Alcohol dependence tends to aggregate within families. We analyzed data
from the family collection of the Collaborative Study on the Genetics of Alcoholism
to quantify familial aggregation using several different criterion sets. We
also assessed the aggregation of other psychiatric disorders in the same sample
to identify areas of possible shared genetic vulnerability.
Age-corrected lifetime morbid risk was estimated in adult first-degree
relatives of affected probands and control subjects for selected disorders.
Diagnostic data were gathered by semistructured interview (the Semi-Structured
Assessment for the Genetics of Alcoholism), family history, and medical records.
Rates of illness were corrected by validating interview and family history
reports against senior clinicians’ all sources best estimate diagnoses.

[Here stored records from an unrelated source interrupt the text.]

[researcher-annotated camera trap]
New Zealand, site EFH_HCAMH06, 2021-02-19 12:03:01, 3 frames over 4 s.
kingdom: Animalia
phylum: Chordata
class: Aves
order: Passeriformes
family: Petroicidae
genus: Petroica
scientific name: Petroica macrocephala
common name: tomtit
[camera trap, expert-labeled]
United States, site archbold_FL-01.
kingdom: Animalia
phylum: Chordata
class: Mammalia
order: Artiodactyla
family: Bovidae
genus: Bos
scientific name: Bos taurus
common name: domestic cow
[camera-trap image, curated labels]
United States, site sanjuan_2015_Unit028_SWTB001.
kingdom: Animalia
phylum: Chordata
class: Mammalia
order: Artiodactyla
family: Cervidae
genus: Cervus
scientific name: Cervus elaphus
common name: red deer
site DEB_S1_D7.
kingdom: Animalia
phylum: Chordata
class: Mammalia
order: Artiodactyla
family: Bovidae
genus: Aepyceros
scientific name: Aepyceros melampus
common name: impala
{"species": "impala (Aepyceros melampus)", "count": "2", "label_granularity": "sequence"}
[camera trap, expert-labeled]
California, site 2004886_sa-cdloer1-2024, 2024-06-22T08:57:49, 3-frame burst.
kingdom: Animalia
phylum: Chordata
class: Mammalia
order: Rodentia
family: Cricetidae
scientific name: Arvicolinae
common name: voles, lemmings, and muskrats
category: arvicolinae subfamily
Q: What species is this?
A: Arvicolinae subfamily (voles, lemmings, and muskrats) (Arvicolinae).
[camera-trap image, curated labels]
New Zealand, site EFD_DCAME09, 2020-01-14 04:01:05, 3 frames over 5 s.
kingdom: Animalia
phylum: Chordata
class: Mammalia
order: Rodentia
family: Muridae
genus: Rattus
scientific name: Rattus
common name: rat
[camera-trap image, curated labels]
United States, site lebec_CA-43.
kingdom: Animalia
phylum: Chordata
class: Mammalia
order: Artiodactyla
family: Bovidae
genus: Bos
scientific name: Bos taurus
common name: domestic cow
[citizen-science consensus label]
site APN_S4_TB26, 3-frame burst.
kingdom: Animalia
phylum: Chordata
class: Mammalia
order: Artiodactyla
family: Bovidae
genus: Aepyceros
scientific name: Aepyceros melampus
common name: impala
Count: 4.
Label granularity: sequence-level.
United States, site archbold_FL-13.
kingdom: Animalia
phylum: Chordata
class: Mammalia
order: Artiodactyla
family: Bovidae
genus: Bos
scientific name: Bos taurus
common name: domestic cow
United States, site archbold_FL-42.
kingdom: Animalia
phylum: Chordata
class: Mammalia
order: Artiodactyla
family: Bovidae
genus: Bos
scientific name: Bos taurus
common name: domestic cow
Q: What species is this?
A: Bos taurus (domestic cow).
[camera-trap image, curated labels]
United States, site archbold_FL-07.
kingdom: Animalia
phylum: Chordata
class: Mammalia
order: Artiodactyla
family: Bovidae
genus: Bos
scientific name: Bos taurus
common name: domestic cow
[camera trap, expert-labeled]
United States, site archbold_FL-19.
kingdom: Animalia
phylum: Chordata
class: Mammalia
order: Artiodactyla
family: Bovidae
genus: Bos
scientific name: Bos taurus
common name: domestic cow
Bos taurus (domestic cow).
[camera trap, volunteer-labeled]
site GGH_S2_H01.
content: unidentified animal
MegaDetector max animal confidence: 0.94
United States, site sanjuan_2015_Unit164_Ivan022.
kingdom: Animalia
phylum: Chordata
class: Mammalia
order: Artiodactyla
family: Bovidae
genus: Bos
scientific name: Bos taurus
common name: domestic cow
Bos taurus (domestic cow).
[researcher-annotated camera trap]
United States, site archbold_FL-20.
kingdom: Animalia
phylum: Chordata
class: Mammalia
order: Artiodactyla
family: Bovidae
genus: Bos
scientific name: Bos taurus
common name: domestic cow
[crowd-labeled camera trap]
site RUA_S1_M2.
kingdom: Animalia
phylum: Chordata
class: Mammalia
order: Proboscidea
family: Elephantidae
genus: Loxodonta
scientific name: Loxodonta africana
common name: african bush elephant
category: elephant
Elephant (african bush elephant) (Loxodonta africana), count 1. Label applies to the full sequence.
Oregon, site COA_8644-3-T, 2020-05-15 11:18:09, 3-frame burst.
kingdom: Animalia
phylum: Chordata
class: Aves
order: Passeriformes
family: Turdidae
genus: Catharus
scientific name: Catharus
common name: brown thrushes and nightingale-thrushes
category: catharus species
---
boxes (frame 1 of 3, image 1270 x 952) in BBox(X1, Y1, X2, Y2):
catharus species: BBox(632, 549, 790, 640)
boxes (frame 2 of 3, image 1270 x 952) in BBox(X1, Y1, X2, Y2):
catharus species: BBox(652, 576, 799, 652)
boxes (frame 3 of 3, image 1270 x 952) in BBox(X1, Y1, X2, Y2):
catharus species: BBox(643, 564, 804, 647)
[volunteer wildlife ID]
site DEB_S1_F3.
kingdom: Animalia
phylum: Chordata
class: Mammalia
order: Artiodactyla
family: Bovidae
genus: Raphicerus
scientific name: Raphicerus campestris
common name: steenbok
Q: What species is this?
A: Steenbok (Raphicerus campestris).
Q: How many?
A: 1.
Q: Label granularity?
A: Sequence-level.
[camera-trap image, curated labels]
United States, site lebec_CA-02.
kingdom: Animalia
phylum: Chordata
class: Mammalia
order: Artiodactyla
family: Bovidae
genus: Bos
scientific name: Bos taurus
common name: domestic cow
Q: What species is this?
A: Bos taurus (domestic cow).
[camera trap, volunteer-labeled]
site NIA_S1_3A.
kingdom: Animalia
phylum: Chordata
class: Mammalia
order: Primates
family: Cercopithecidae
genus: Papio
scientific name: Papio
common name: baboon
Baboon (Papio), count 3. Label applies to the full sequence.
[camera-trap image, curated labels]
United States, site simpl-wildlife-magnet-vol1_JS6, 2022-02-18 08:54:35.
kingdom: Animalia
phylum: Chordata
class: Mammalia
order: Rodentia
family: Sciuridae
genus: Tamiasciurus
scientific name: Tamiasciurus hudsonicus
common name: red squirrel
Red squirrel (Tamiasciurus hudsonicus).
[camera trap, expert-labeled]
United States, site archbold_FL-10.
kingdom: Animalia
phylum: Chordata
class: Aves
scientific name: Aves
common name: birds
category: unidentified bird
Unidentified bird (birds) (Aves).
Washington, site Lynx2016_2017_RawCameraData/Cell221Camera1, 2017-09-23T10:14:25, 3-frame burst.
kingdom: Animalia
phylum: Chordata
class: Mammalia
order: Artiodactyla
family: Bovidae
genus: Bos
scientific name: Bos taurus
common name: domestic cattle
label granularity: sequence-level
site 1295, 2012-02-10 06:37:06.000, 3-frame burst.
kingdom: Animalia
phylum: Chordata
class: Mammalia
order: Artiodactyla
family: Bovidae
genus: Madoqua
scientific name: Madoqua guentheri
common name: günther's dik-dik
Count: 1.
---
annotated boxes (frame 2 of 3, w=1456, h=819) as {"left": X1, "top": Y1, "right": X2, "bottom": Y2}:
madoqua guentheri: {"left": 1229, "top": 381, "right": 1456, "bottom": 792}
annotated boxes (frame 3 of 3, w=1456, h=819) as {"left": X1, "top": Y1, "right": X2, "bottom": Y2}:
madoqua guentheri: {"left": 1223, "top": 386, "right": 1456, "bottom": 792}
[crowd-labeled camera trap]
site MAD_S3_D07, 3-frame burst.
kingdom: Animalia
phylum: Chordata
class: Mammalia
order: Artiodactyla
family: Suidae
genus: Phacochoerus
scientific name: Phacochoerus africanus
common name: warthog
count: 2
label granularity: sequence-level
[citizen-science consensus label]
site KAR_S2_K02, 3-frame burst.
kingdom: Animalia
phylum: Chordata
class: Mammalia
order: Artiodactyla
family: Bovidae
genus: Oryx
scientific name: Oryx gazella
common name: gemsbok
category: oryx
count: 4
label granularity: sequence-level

Sex, ethnicity, comorbidity, cohort effects, and site of ascertainment were
also taken into account.
Including data from 8296 relatives of alcoholic probands and 1654 controls,
we report lifetime risk rates of 28.8% and 14.4% for DSM-IV alcohol dependence in relatives of probands and controls, respectively;
respective rates were 37.0% and 20.5% for the less stringent DSM-III-R alcohol dependence, 20.9% and 9.7% for any DSM-III-R diagnosis of nonalcohol nonnicotine substance dependence,
and 8.1% and 5.2% for antisocial personality disorder. Rates of specific substance
dependence were markedly increased in relatives of alcohol-dependent probands
for cocaine, marijuana, opiates, sedatives, stimulants, and tobacco. Aggregation
was also seen for panic disorder, obsessive-compulsive disorder, posttraumatic
stress disorder, and major depression.
The risk of alcohol dependence in relatives of probands compared with
controls is increased about 2-fold. The aggregation of antisocial personality
disorder, drug dependence, anxiety disorders, and mood disorders suggests
common mechanisms for these disorders and alcohol dependence within some families.
These data suggest new phenotypes for molecular genetic studies and alternative
strategies for studying the heterogeneity of alcohol dependence.